Colossal pig factory farms spew their waste out onto the land, and huge lagoons are created in order to take the waste. This waste contains not only excrement, but also dead piglets, antibiotics, bacteria...the list goes on. The bacteria found in these lagoons pollutes the soil, and the fumes saturate the atmosphere with noxious gases causing serious health problems to nearby residents.

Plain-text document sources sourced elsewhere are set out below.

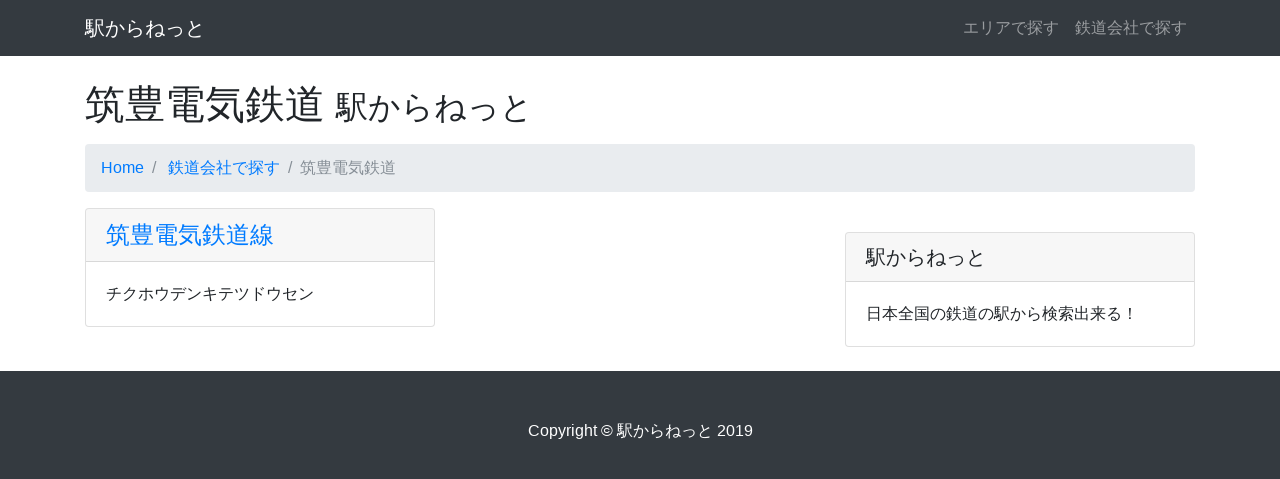

--- FILE ---
content_type: text/html; charset=UTF-8
request_url: http://ekikara.net/company/233
body_size: 1338
content:
<!DOCTYPE html>
<html lang="en">

  <head>

    <meta charset="utf-8">
    <meta name="viewport" content="width=device-width, initial-scale=1, shrink-to-fit=no">
    <meta name="description" content="">
    <meta name="author" content="">

    <title>筑豊電気鉄道 - 駅からねっと</title>

    <!-- Bootstrap core CSS -->
    <link href="/vendor/bootstrap/css/bootstrap.min.css" rel="stylesheet">

    <!-- Custom styles for this template -->
    <link href="/vendor/css/modern-business.css" rel="stylesheet">

  </head>

  <body>

    <!-- Navigation -->
    <nav class="navbar fixed-top navbar-expand-lg navbar-dark bg-dark fixed-top">
      <div class="container">
        <a class="navbar-brand" href="/">駅からねっと</a>
        <button class="navbar-toggler navbar-toggler-right" type="button" data-toggle="collapse" data-target="#navbarResponsive" aria-controls="navbarResponsive" aria-expanded="false" aria-label="Toggle navigation">
          <span class="navbar-toggler-icon"></span>
        </button>
        <div class="collapse navbar-collapse" id="navbarResponsive">
          <ul class="navbar-nav ml-auto">
            <li class="nav-item">
              <a class="nav-link" href="/area">エリアで探す</a>
            </li>
            <li class="nav-item">
              <a class="nav-link" href="/company">鉄道会社で探す</a>
            </li>
            <!--<li class="nav-item dropdown">
              <a class="nav-link dropdown-toggle" href="#" id="navbarDropdownPortfolio" data-toggle="dropdown" aria-haspopup="true" aria-expanded="false">
                Portfolio
              </a>
              <div class="dropdown-menu dropdown-menu-right" aria-labelledby="navbarDropdownPortfolio">
                <a class="dropdown-item" href="portfolio-1-col.html">1 Column Portfolio</a>
                <a class="dropdown-item" href="portfolio-2-col.html">2 Column Portfolio</a>
                <a class="dropdown-item" href="portfolio-3-col.html">3 Column Portfolio</a>
                <a class="dropdown-item" href="portfolio-4-col.html">4 Column Portfolio</a>
                <a class="dropdown-item" href="portfolio-item.html">Single Portfolio Item</a>
              </div>
            </li>-->
          </ul>
        </div>
      </div>
    </nav>

    <!-- Page Content -->
    <div class="container">


      <!-- Page Heading/Breadcrumbs -->
      <h1 class="mt-4 mb-3">筑豊電気鉄道        <small>駅からねっと</small>
      </h1>

      <ol class="breadcrumb">
        <li class="breadcrumb-item">
          <a href="/">Home</a>
        </li>
        <li class="breadcrumb-item">
          <a href="/company">鉄道会社で探す</a>
        </li>
        <li class="breadcrumb-item active">筑豊電気鉄道</li>
      </ol>
      <div class="row">

        <!-- Blog Entries Column -->
        <div class="col-md-8">


<div class="row">
<div class="col-lg-6 portfolio-item">
	<div class="card h-100">
	<h4 class="card-header"><a href="/company/233/99909">筑豊電気鉄道線</a></h4>
		<div class="card-body">チクホウデンキテツドウセン</div>
	</div>
</div>
</div>
        </div>


        <!-- Sidebar Widgets Column -->
        <div class="col-md-4">


          <!-- Side Widget -->
          <div class="card my-4">
            <h5 class="card-header">駅からねっと</h5>
            <div class="card-body">
              日本全国の鉄道の駅から検索出来る！
            </div>
          </div>

        </div>

      </div>
      <!-- /.row -->

    </div>
    <!-- /.container -->

    <!-- Footer -->
    <footer class="py-5 bg-dark">
      <div class="container">
        <p class="m-0 text-center text-white">Copyright &copy; 駅からねっと 2019</p>
      </div>
      <!-- /.container -->
    </footer>

    <!-- Bootstrap core JavaScript -->
    <script src="/vendor/jquery/jquery.min.js"></script>
    <script src="/vendor/bootstrap/js/bootstrap.bundle.min.js"></script>

  </body>

</html>

--- FILE ---
content_type: text/css
request_url: http://ekikara.net/vendor/css/modern-business.css
body_size: 357
content:
/*!
 * Start Bootstrap - Modern Business (https://startbootstrap.com/template-overviews/modern-business)
 * Copyright 2013-2017 Start Bootstrap
 * Licensed under MIT (https://github.com/BlackrockDigital/startbootstrap-logomodern-business-nav/blob/master/LICENSE)
 */

body {
  padding-top: 54px;
}

@media (min-width: 992px) {
  body {
    padding-top: 56px;
  }
}

.carousel-item {
  height: 65vh;
  min-height: 300px;
  background: no-repeat center center scroll;
  -webkit-background-size: cover;
  -moz-background-size: cover;
  -o-background-size: cover;
  background-size: cover;
}

.portfolio-item {
  margin-bottom: 30px;
}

The production of soy is equally as damaging to the environment and nearly all commercially available meat contains soy. Our ever-growing demand for meat fuels this soy production which is jeopardizing the Amazon, the Atlantic Forests of South America, the Brazilian Cerrado and other large, fragile ecosystems. The production of soy causes not only damage to these environments but also to the soil. Soil compaction occurs during soy production, which damages the land, often to the point where it is no longer of use. Soil compaction in its most basic terms results in the soil being compressed to the point where the space for air and water is significantly reduced. With less air and water, crop production will begin to decrease and eventually the land will become redundant.
Image: Author's own
We take from the soil without putting nutrients back in and we expect to be able to continue to keep growing nutrient rich food from it. One third of the world's arable soils are degraded and even closer to home the UK countryside currently only has 100 harvests left in it. However, it is not too late for us to save it. A farmer I met had recently taken over an intensively worked farm. He could not find a single worm in the fields. I asked how hard it was to get it back into shape and he responded that really it was quite easy 'to just give nature a helping hand'. He now has over 200 plant species and the soil is once again full of worms.
So maybe it's time to sit up and pay attention to those most animalistic of responses to the rain falling on the dry ground. Maybe it's a deep instinctual response to this most life-sustaining material. Maybe it's time we started to treat the soil as preciously as the fluid that ran through the veins of the gods.